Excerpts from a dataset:
+++

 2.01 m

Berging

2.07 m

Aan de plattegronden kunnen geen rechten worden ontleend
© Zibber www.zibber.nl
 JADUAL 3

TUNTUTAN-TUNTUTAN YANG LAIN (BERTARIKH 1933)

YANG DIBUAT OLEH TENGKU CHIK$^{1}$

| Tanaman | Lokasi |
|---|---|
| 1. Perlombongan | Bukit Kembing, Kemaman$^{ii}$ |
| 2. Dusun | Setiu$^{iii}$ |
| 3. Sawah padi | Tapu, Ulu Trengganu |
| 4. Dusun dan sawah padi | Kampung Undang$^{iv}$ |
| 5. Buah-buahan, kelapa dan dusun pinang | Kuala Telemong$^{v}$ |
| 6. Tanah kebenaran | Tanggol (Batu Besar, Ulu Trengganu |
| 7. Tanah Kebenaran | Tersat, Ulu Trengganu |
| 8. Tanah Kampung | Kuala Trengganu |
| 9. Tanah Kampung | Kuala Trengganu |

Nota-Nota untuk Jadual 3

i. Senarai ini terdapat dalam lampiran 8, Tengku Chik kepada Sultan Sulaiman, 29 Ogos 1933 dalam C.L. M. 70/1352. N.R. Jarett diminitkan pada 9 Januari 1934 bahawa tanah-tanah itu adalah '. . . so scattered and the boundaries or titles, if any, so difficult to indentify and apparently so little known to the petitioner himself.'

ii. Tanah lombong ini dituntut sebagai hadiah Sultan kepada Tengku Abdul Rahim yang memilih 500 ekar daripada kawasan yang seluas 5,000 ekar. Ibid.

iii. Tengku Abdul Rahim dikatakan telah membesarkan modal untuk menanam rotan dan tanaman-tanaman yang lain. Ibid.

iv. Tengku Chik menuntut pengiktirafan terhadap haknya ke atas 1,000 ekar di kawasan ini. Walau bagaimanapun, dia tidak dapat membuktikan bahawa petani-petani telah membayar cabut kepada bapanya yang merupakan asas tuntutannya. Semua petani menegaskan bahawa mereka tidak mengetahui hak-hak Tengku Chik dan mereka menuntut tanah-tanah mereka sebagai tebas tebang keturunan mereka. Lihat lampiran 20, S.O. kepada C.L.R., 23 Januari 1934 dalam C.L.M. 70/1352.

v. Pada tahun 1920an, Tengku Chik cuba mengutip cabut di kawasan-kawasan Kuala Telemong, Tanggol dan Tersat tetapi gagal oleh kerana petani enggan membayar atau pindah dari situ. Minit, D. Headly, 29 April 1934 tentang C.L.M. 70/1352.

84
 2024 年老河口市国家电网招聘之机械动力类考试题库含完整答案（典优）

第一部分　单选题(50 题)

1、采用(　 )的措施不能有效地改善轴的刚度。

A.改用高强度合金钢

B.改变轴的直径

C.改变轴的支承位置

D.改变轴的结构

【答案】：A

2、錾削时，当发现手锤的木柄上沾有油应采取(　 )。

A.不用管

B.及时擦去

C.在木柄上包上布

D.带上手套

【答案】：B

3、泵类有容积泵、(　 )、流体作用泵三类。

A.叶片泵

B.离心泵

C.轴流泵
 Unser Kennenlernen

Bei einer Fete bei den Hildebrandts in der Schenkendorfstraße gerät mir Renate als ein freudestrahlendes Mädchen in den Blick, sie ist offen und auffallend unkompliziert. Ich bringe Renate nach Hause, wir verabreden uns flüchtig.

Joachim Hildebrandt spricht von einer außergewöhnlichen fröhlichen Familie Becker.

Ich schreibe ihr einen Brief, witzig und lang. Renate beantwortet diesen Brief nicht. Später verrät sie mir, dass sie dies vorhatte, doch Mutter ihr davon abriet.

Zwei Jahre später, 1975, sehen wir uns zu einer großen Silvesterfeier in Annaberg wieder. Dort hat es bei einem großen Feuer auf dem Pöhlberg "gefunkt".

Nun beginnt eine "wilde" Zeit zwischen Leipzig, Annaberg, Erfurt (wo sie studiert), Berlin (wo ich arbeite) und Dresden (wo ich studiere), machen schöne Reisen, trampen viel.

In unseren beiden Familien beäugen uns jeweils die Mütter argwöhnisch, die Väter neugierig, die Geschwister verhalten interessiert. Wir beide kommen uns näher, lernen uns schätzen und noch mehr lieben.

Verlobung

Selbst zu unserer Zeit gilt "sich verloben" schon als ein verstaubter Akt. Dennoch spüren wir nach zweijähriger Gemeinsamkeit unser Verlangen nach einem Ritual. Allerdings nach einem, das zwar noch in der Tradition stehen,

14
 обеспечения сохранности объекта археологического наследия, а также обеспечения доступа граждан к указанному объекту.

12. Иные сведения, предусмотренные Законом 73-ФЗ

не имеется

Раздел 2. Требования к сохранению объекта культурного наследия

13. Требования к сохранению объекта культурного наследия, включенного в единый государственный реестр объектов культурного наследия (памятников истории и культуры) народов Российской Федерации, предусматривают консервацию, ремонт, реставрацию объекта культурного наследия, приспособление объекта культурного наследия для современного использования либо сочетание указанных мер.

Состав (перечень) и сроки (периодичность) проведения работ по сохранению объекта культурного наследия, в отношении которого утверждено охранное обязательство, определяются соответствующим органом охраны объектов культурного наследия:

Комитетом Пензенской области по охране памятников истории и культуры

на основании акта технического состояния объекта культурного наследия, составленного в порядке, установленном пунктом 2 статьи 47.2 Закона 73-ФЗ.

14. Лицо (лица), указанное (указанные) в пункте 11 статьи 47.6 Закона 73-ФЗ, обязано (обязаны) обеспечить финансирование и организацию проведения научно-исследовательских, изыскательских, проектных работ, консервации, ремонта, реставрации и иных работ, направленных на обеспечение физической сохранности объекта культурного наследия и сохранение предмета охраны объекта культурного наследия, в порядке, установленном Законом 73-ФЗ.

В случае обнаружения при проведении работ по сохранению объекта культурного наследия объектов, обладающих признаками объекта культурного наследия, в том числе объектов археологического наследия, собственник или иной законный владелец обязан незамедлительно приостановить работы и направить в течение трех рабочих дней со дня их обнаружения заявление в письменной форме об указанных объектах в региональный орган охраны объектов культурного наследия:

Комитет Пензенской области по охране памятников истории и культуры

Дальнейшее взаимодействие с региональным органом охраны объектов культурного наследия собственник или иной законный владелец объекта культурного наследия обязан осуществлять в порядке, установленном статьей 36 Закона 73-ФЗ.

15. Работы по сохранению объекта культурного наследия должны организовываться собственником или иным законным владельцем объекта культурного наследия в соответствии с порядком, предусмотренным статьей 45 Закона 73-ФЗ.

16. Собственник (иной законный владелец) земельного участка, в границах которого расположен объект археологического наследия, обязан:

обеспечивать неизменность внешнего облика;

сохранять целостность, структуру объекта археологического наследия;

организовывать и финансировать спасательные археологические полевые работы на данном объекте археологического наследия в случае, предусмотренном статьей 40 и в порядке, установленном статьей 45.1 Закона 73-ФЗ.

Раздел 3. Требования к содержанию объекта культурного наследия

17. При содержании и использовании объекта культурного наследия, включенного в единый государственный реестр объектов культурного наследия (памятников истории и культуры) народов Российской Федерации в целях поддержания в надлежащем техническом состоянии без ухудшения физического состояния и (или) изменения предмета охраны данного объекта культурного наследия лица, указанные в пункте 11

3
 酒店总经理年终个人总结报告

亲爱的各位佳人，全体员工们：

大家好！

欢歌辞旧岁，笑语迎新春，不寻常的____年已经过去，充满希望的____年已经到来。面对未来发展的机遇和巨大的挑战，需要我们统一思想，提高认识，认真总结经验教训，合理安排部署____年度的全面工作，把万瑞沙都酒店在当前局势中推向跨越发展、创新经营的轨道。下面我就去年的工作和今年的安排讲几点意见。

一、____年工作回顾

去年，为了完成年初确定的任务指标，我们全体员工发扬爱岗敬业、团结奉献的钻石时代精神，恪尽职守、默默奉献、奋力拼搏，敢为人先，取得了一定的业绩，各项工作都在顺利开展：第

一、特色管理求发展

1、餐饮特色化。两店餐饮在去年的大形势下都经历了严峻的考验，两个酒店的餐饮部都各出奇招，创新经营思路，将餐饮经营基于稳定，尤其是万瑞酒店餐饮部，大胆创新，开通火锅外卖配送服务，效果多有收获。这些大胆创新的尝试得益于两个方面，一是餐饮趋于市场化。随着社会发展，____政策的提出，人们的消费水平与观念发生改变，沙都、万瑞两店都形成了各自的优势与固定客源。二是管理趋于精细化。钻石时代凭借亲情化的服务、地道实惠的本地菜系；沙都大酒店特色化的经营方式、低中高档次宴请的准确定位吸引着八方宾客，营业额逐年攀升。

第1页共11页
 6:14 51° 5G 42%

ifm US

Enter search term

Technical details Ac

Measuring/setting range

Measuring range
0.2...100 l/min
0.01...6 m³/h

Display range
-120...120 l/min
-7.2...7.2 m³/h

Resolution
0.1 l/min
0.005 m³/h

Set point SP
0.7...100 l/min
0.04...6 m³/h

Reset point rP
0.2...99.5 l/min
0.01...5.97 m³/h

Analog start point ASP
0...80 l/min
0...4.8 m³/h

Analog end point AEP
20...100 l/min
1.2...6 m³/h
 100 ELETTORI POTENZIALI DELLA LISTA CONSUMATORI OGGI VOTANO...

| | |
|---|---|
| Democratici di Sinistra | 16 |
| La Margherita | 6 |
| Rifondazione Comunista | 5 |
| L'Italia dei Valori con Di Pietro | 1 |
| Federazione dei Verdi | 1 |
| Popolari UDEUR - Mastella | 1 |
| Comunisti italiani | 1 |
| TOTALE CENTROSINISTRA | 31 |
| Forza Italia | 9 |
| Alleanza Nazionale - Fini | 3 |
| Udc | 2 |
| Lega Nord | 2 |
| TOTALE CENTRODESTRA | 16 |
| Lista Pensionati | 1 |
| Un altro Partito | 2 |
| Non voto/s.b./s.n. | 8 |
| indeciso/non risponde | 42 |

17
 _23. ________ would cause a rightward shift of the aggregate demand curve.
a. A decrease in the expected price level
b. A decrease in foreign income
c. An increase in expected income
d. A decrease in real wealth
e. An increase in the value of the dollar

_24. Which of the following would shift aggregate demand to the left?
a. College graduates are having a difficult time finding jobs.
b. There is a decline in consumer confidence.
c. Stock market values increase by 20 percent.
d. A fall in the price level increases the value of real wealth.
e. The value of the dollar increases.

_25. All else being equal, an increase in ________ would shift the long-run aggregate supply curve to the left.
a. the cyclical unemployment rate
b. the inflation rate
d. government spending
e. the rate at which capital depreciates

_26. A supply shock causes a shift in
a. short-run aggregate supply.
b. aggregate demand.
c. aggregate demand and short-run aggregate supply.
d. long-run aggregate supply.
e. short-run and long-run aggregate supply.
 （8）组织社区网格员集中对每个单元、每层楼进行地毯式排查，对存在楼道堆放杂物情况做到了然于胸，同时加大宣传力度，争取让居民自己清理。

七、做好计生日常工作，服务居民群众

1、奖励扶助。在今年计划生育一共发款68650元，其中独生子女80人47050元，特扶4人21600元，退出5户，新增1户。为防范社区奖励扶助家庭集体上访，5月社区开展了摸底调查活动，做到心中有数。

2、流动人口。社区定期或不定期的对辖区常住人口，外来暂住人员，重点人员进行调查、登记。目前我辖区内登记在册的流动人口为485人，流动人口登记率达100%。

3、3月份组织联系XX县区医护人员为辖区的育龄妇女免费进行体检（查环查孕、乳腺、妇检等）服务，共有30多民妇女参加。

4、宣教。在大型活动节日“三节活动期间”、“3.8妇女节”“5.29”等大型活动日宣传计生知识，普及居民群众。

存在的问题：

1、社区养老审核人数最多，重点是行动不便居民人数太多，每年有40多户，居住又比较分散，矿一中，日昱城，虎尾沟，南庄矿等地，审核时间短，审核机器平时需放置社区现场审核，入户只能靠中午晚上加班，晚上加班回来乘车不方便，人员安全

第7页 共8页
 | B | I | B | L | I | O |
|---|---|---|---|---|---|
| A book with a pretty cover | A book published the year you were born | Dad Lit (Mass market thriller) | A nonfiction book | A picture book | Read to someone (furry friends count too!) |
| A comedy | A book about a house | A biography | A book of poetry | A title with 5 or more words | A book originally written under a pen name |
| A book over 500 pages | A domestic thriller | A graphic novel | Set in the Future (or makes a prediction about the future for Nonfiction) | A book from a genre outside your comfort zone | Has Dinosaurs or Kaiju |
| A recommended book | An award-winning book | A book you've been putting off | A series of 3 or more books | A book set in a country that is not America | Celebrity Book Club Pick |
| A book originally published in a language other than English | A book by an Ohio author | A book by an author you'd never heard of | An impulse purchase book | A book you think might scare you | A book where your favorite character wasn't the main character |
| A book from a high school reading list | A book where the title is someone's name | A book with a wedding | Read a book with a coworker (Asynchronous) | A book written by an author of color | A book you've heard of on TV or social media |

+++

Exercise details: Filter the data, keeping only the lines that contain "originally".

Solution to the problem:
| A comedy | A book about a house | A biography | A book of poetry | A title with 5 or more words | A book originally written under a pen name |
| A book originally published in a language other than English | A book by an Ohio author | A book by an author you'd never heard of | An impulse purchase book | A book you think might scare you | A book where your favorite character wasn't the main character |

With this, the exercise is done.